I wish I knew for certain whether Conrad was going to bail. That would make everything easier. I did not want to spend days on end in a car with someone who made no secret of not liking me, even though he got along with almost everyone else. Something about the two of us was like mixing Diet Coke and Mentos—guaranteed instant eruption. I wasn’t blameless either. I knew I had a tendency to bristle at all his teasing. Just as I retreated to my carriage house to avoid uncomfortable encounters with my moms, I retreated to the relative safety of the game when around the rest of the Gamer Grandpa crew, its rules and requirements so much more reassuring than the complexities of social interactions.
And okay, part of me wouldn’t object to being smashed in a back seat with someone who looked and smelled as good as Conrad did, but that part of me was not in charge of making important life decisions, and I’d spent over two years trying very hard not to notice Conrad in that way. I wasn’t about to start crushing on someone who hated me now.
And if nothing else, I knew myself. I didn’t travel well. My social awkwardness tended to worsen when I got anxious—something that new and uncomfortable situations often triggered to begin with. Summer camps and field trips had been misery for me growing up, and even now as an adult, day trips to local conventions could be stressful. And Vegas would be an entirely different beast.
Yet none of that stopped me from wanting to go, to play, to win. Badly.

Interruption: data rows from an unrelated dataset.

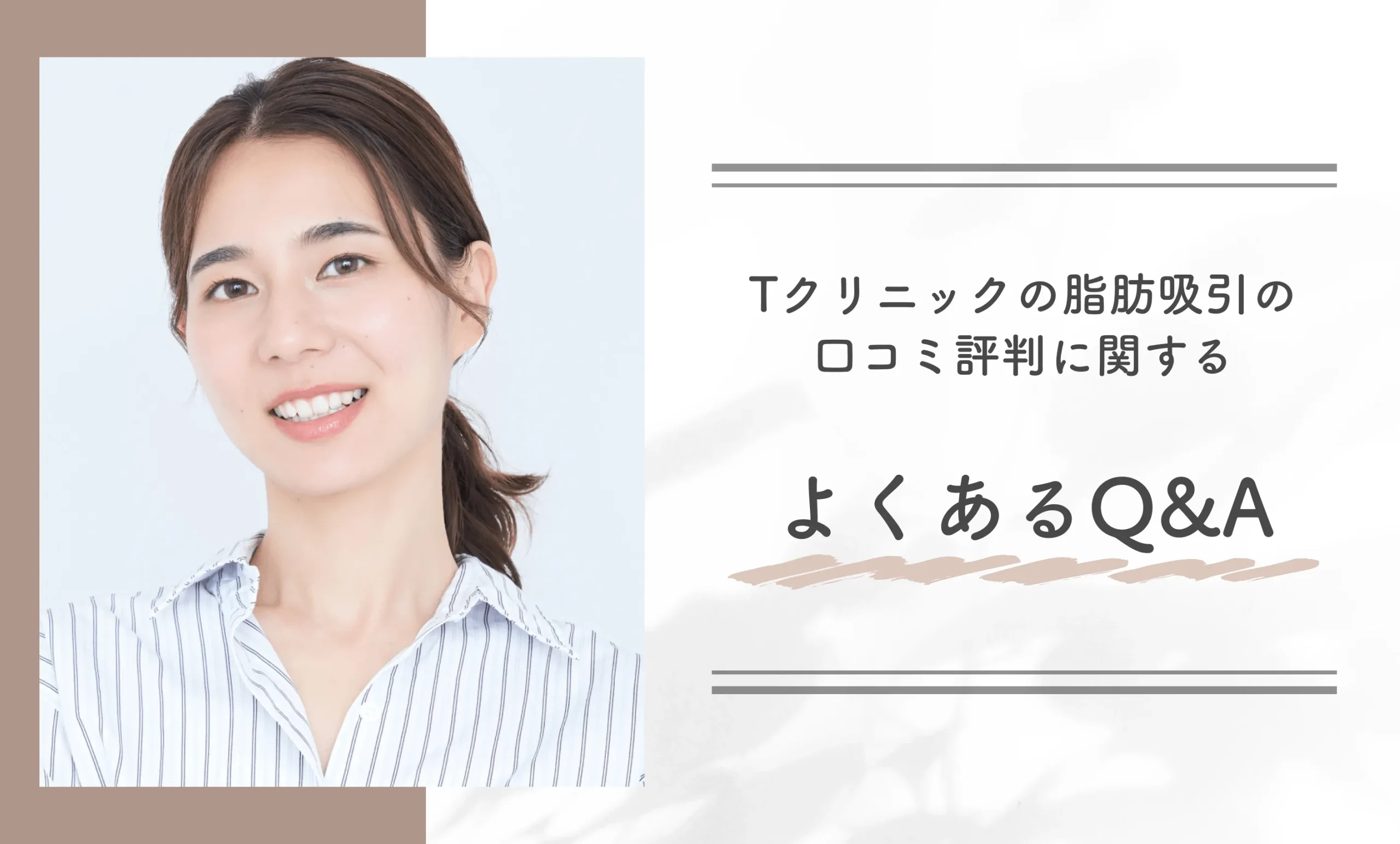 Tクリニックの脂肪吸引の口コミ評判に関するよくあるQ&A
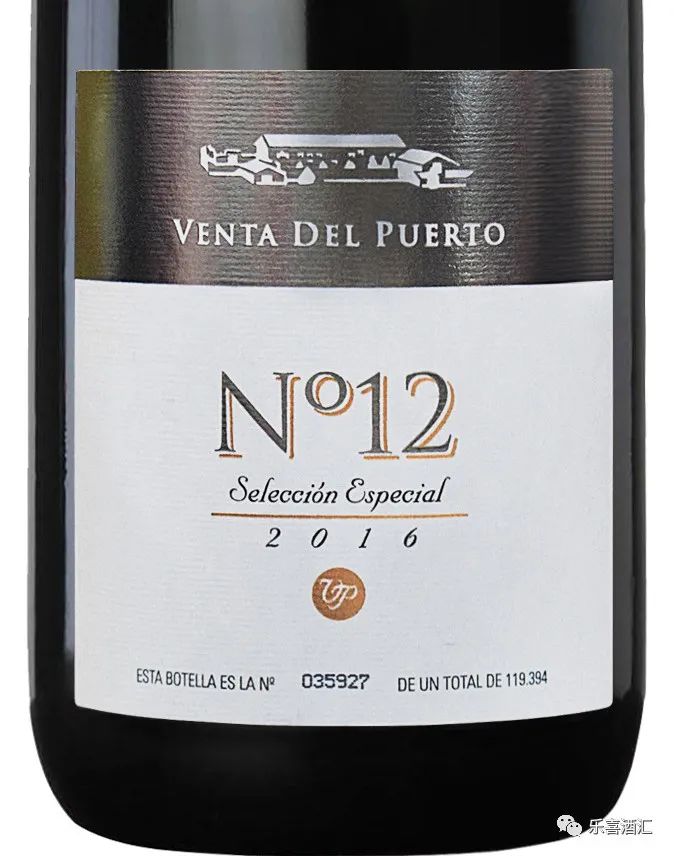 深圳乐喜酒汇社区共享酒窖连锁加盟面向全国|西班牙宝图庄葡萄酒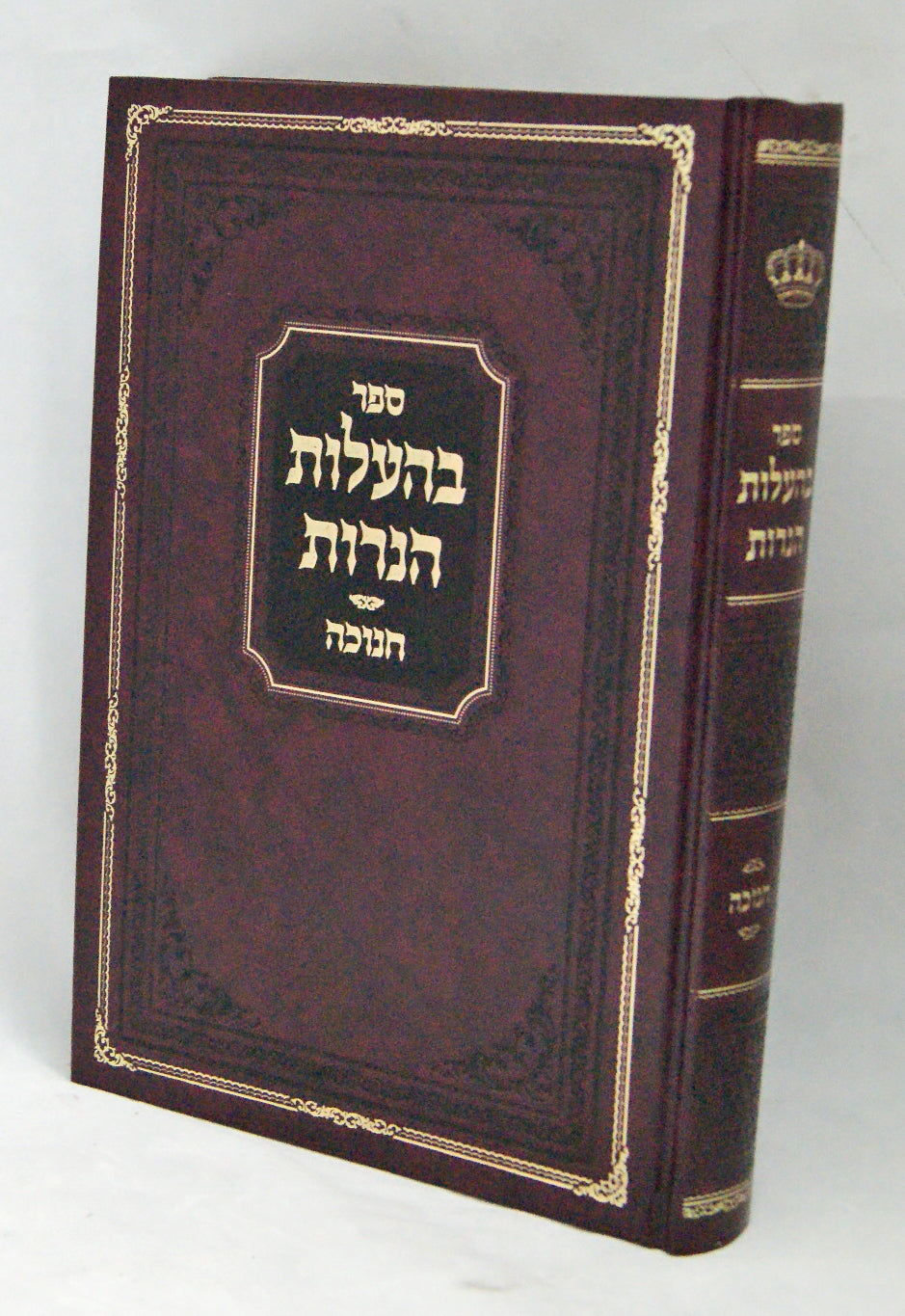 בהעלות הנרות - חנוכה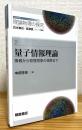 量子情報理論 : 情報から物理現象の理解まで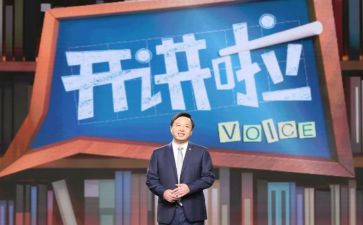 看开讲啦的观后感模板6篇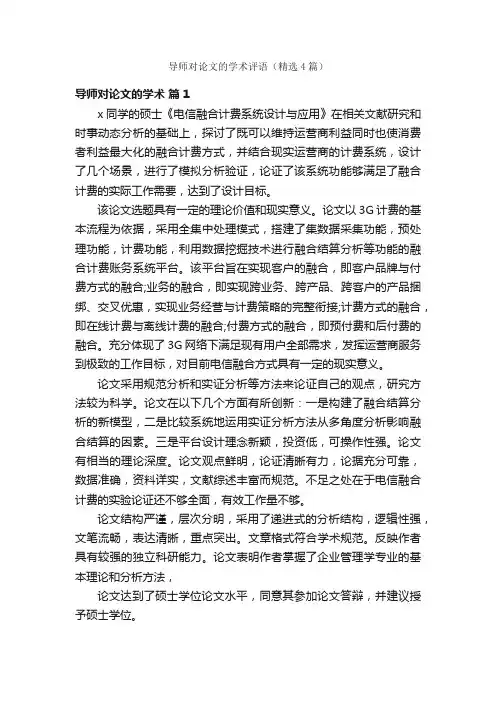 导师对论文的学术评语（精选4篇）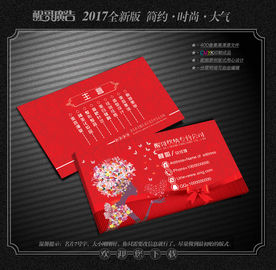 纹绣名片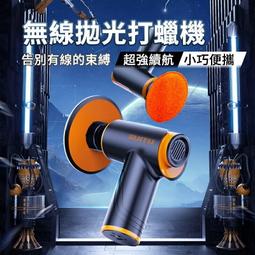 電動打滾貓 電動玩具/滾地貓/玩具貓/電動貓/翻滾貓/可愛毛絨小貓咪/兒童節/玩偶/動物娃娃 現貨&nbsp;顏色隨機 歷史價格詳細信息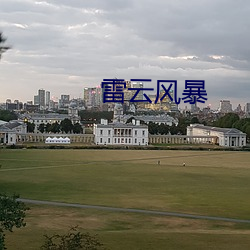 雷云风暴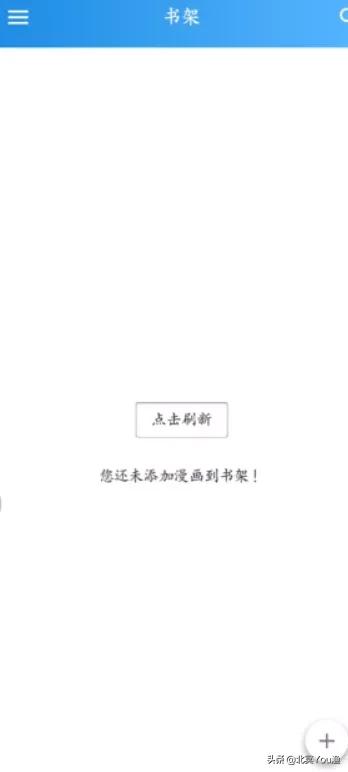 免费全面的漫画app,超实用的漫画app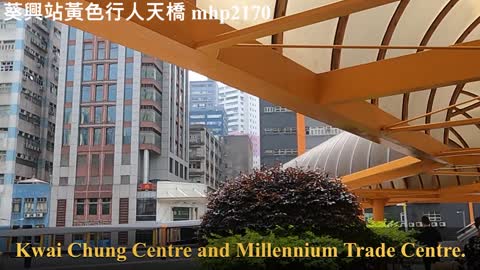 葵興站黃色行人天橋 Kwai Hing Station Yellow Footbridge, mhp2170, may2022 #葵興站 #葵涌中心 #貿易之都 https://www.youtube.com/watch?v=mpl5-j_P3i0&ab_channel=MarchExplorer 葵興站黃色行人天橋 Kwai Hing Station Yellow Footbr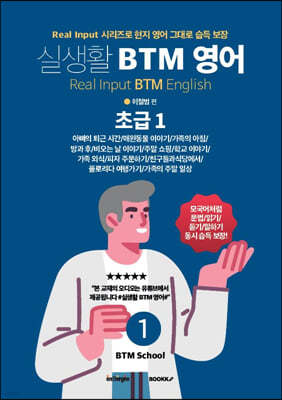 실생활 BTM 영어 (초급 1)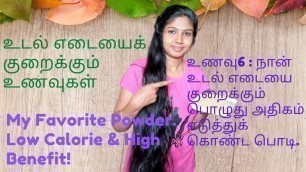 'High Nutrition Powder For Weight Loss | Healthy diet food for Weight loss in Tamil #Nithishfamily'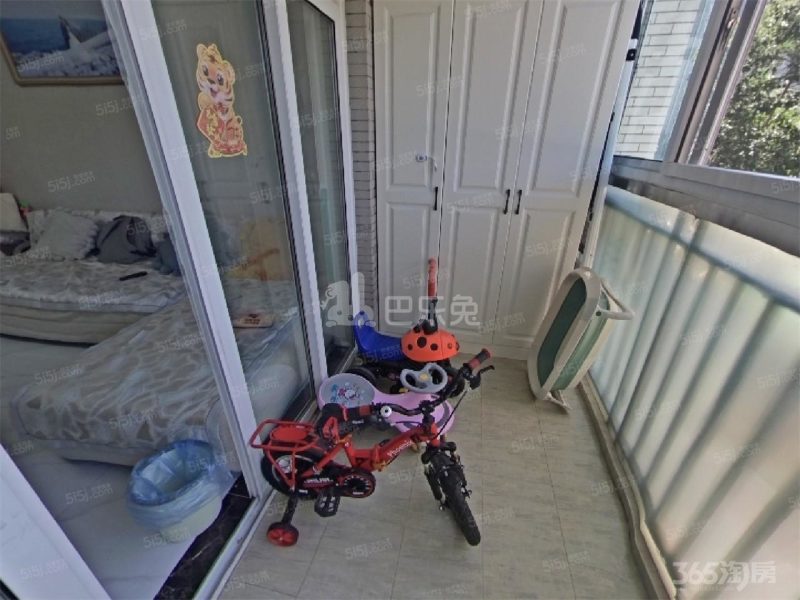 万科金域蓝湾10951807周边环境图7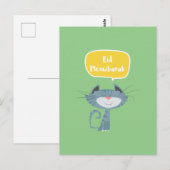 Grappige Eid Mubarak Briefkaart (Voorkant / Achterkant)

After giving Emma her treat, I followed my mom into the breakfast nook where Mimi, my other mother, was setting out the food on the colorful stoneware she collected. Mimi—whose given name was Judith—had been a part of our family since I was six, and in many ways, I related better to her than to my bio mother. Actually, I looked more like her too—shorter, dark hair, thin build—and teachers frequently mixed up who was related to whom and how. I didn’t care. I loved them both, even as they drove me to the brink sometimes, especially lately. My bio mom was taller, statuesque, with hair she kept highlighted, built more like an aging starlet than the renowned neurologist she actually was. She took the seat next to Mimi, leaving me to sit across from them, a double firing squad of expectations.